TEXT PASSAGE -
^^^^^^^^^^^^^^^^

Blackpink chronology
| Born Pink (2022) | Deadline (2026) |  |

Singles from Deadline
- "Jump" Released: July 11, 2025; "Go" Released: February 27, 2026;

= Deadline (EP) =

Deadline is the third Korean extended play (fourth overall) by South Korean girl group Blackpink. It was released on February 27, 2026, by YG Entertainment. Consisting of five tracks, the EP marks the group's first project since their second studio album, Born Pink, in 2022, and their first to be distributed by The Orchard instead of Interscope Records.

Deadline was preceded by the lead single, "Jump", which debuted at number one on the Billboard Global 200 and topped the national charts in several countries. It also peaked at number two on South Korea's Circle Digital Chart and number 28 on the US Billboard Hot 100. The second single, "Go", was released alongside the album. Ahead of the EP's release, Blackpink embarked on the Deadline World Tour in July 2025, their first all-stadium tour.

Deadline received positive reviews from critics, who praised the group's musical evolution. Upon release, it broke the record for the highest first-day and first-week sales for a K-pop girl group in history, selling 1.46 million copies in one day and 1.77 million copies in one week. The EP debuted at number one on the Circle Album Chart with 1.75 million copies sold in less than two days. In the United States, it became Blackpink's third top-ten album on the Billboard 200 at number eight. The album has since been certified million by the Korea Music Content Association (KMCA) for selling one million copies.

==Background==
In December 2023, YG Entertainment announced that Blackpink renewed their contracts for group activities and promised a new album and world tour to come. Yang Hyun-suk confirmed a 2025 comeback and world tour from the group in a July 2024 video detailing the label's upcoming plans. In May 2025, Lisa shared in an interview with Variety that they "were in the studio a few days ago" and that a new album was in development.

In August 2025, South Korean news outlet My Daily Korea reported that Blackpink was preparing an EP for release in November and had already completed a photoshoot for the album's jacket cover, to which YG Entertainment responded, saying they will announce it later through official promotions. In a YG Announcement video posted on YouTube on August 17, Yang Hyun-suk revealed that the group was currently in the process of working on a new EP with the hopes of releasing the project in November "at the latest".

^^^^^^^^^^^^^^^^

RAW DATA -
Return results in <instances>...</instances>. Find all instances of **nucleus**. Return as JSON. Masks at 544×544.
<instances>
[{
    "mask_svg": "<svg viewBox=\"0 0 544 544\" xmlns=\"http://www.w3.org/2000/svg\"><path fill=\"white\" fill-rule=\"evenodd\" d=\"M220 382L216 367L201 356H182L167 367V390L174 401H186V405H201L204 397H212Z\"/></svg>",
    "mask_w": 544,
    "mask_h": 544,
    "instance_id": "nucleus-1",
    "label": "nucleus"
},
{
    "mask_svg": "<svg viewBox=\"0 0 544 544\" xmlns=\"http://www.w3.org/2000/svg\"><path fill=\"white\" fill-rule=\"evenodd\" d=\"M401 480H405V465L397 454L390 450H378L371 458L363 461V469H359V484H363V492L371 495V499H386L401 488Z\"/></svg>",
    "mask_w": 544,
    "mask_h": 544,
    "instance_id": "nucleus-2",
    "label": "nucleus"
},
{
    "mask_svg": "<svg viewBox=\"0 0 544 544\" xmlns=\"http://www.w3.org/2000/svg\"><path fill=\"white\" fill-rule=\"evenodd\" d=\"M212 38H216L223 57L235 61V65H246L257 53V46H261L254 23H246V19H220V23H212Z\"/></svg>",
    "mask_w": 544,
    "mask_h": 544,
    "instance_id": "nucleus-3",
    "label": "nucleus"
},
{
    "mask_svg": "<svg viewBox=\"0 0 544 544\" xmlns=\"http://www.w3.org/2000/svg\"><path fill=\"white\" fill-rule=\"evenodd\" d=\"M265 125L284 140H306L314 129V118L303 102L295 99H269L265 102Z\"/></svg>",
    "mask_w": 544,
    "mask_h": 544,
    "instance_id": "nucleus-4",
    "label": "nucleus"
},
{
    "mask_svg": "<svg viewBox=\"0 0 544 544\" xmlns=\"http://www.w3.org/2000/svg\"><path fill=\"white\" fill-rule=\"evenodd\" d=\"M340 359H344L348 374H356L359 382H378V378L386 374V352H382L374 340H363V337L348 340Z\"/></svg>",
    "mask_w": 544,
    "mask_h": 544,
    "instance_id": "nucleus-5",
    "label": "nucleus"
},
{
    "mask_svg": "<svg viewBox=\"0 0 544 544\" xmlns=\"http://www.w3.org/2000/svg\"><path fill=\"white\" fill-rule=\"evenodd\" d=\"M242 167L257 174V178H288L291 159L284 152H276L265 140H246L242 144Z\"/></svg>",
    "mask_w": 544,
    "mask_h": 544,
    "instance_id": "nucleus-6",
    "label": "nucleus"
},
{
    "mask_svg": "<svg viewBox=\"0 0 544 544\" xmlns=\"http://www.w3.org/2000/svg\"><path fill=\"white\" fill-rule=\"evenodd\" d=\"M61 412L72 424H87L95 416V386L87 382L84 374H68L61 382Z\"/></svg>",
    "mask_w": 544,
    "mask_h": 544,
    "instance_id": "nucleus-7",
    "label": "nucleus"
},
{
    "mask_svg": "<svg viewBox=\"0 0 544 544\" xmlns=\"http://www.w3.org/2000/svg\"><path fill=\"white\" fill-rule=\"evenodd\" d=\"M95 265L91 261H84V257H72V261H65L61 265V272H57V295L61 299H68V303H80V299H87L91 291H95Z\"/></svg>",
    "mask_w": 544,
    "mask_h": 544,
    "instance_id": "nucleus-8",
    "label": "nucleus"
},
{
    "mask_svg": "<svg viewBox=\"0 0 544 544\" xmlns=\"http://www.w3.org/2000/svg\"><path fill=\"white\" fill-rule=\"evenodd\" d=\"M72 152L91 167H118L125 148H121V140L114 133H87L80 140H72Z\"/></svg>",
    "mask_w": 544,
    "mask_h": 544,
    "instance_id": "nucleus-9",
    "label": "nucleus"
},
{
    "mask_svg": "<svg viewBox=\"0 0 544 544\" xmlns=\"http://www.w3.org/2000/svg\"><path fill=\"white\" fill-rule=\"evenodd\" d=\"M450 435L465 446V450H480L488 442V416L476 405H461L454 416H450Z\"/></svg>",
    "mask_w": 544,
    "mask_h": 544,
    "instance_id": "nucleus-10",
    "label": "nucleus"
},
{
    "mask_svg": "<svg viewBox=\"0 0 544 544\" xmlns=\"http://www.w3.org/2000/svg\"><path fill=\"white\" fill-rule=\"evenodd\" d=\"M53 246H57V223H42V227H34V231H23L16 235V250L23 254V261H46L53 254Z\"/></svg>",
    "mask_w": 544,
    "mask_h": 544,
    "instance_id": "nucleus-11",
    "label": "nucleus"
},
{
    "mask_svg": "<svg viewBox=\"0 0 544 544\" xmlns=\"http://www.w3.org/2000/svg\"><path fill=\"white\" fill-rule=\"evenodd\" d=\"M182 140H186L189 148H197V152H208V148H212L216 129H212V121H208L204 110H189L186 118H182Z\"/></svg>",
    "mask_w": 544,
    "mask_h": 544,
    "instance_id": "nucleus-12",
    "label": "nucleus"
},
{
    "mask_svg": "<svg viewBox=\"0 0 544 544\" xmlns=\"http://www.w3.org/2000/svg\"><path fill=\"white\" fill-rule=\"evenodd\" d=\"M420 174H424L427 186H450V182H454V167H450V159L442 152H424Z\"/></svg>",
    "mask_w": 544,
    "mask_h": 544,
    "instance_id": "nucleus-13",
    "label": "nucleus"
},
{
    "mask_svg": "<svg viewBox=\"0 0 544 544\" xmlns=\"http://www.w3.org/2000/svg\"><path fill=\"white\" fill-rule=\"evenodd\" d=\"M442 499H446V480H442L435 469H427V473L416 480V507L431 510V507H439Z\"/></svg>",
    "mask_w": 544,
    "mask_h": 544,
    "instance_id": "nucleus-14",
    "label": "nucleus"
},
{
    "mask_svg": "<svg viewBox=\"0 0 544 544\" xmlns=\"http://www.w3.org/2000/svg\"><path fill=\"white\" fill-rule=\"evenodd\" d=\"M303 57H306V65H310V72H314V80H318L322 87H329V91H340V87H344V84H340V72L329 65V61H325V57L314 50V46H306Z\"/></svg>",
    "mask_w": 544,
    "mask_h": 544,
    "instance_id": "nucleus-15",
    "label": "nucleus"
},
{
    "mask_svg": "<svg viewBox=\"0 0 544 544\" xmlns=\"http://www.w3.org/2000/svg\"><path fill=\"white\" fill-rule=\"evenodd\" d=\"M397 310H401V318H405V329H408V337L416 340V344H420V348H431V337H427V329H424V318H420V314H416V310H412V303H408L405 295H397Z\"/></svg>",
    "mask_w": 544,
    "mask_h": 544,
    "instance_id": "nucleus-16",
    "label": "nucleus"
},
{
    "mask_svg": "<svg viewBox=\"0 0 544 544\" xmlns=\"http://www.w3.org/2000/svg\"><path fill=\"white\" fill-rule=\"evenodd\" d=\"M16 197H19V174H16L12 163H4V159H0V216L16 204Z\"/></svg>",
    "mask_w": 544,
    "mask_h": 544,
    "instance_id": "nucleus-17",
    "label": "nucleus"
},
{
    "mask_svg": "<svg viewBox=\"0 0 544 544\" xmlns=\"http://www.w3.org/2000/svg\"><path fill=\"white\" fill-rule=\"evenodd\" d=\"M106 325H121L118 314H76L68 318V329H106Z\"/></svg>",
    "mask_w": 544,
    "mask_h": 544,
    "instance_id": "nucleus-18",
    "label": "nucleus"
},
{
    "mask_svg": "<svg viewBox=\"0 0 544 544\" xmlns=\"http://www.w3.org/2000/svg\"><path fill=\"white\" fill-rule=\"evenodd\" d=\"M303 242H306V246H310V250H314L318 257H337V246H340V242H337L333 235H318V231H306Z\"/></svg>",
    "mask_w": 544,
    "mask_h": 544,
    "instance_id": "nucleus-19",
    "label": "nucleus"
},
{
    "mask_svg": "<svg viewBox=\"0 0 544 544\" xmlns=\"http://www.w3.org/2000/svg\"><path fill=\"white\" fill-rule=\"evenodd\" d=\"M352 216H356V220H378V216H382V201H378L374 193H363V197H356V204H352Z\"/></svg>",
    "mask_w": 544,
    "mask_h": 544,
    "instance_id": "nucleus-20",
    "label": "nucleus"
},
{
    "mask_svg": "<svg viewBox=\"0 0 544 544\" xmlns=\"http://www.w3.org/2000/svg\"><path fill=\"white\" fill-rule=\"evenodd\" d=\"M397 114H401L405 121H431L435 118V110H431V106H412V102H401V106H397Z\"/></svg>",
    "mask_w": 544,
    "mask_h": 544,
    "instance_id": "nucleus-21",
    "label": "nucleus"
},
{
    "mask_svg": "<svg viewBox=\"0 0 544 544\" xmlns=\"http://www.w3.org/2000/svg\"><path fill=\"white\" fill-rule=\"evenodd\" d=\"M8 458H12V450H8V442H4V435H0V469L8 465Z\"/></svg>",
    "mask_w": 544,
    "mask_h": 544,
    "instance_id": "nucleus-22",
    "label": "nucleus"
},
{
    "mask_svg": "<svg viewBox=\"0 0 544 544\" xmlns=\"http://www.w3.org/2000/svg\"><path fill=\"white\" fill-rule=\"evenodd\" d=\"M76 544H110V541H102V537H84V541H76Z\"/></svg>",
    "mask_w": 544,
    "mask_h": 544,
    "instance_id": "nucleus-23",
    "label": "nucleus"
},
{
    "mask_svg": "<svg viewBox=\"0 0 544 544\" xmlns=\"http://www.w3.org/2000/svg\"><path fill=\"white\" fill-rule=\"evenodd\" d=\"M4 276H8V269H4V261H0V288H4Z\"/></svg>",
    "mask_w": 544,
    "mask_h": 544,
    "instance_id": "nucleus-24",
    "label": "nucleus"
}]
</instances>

^^^^^^^^^^^^^^^^

TASK 1 -
Translate into Spanish the following sentence from the text on the Deadline EP: "It was released on February 27, 2026, by YG Entertainment."
TASK 2 -
From the text on the Deadline EP, return the portion between "Deadline received positive" and "one million copies.", inclusive.

TASK RESULT 1 -
Fue lanzado el 27 de febrero de 2026 por YG Entertainment.

TASK RESULT 2 -
Deadline received positive reviews from critics, who praised the group's musical evolution. Upon release, it broke the record for the highest first-day and first-week sales for a K-pop girl group in history, selling 1.46 million copies in one day and 1.77 million copies in one week. The EP debuted at number one on the Circle Album Chart with 1.75 million copies sold in less than two days. In the United States, it became Blackpink's third top-ten album on the Billboard 200 at number eight. The album has since been certified million by the Korea Music Content Association (KMCA) for selling one million copies.